--- begin Dataset records ---
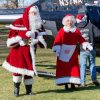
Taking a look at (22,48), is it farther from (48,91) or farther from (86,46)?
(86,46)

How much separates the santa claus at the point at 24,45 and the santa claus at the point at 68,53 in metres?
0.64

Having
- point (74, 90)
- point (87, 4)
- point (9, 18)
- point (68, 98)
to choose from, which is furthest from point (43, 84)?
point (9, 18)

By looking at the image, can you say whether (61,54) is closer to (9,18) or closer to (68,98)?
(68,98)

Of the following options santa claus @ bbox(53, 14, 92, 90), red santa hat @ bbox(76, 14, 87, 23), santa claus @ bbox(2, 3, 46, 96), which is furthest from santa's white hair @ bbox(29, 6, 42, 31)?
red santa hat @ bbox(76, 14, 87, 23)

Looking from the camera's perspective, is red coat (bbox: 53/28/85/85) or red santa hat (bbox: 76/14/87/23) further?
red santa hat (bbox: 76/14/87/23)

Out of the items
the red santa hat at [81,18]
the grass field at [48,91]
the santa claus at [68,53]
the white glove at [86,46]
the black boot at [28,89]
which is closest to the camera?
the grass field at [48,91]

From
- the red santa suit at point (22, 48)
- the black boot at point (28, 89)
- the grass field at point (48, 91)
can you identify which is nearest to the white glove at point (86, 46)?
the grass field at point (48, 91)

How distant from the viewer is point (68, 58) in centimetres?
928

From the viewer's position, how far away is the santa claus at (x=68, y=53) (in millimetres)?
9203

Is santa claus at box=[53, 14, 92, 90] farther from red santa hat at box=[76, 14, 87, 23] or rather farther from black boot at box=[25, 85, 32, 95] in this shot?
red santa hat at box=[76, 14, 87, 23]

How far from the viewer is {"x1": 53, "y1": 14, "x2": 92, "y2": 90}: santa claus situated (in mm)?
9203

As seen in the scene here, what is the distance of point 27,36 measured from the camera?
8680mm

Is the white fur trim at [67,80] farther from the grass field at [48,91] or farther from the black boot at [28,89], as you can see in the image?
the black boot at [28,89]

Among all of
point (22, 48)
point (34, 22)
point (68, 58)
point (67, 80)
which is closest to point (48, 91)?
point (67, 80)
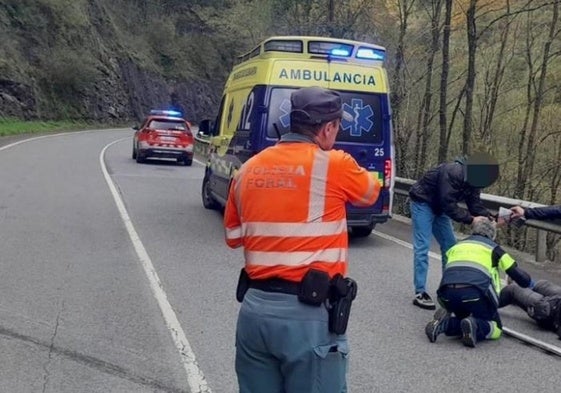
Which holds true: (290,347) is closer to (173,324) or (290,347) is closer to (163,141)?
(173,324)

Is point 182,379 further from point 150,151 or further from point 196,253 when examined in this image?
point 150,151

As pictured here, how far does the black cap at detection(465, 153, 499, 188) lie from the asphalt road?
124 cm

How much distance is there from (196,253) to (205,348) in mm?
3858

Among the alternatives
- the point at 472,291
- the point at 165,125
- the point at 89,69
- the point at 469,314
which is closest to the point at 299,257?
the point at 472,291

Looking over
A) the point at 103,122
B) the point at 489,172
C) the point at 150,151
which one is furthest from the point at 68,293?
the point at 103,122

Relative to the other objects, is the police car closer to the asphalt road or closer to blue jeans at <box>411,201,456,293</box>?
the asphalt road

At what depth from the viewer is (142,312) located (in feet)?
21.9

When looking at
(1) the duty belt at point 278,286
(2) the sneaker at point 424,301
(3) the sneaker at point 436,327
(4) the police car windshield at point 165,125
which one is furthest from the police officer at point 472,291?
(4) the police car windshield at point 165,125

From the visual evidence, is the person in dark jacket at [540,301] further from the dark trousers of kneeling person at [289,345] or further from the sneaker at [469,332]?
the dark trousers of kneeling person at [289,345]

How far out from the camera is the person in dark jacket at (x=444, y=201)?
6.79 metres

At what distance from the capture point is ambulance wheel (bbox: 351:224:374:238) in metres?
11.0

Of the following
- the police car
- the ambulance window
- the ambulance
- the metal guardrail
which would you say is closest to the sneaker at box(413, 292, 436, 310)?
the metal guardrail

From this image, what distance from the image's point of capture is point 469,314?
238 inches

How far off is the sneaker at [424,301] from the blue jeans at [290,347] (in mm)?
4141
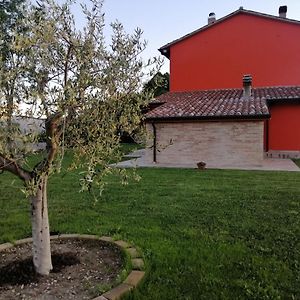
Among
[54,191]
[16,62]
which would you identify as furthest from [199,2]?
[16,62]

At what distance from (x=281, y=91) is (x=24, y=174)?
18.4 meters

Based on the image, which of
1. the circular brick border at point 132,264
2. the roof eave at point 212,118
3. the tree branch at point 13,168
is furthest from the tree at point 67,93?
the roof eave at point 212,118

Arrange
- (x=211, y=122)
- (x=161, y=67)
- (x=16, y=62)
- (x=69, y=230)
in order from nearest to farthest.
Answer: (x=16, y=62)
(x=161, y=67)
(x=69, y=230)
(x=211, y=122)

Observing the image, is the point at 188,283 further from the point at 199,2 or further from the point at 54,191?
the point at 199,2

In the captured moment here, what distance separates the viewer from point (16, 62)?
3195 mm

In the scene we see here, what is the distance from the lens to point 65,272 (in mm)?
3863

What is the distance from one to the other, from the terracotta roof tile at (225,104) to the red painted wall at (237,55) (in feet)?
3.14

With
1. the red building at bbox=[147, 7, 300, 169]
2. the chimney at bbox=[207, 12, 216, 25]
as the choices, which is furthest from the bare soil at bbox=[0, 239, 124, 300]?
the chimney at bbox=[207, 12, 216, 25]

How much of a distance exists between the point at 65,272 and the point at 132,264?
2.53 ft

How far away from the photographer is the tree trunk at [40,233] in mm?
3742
--- end Dataset records ---
**Exercise brief**
Report how many lines above contain the string "would", counting only matches with the same letter case, and reply with that number alone.

**Complete output**
2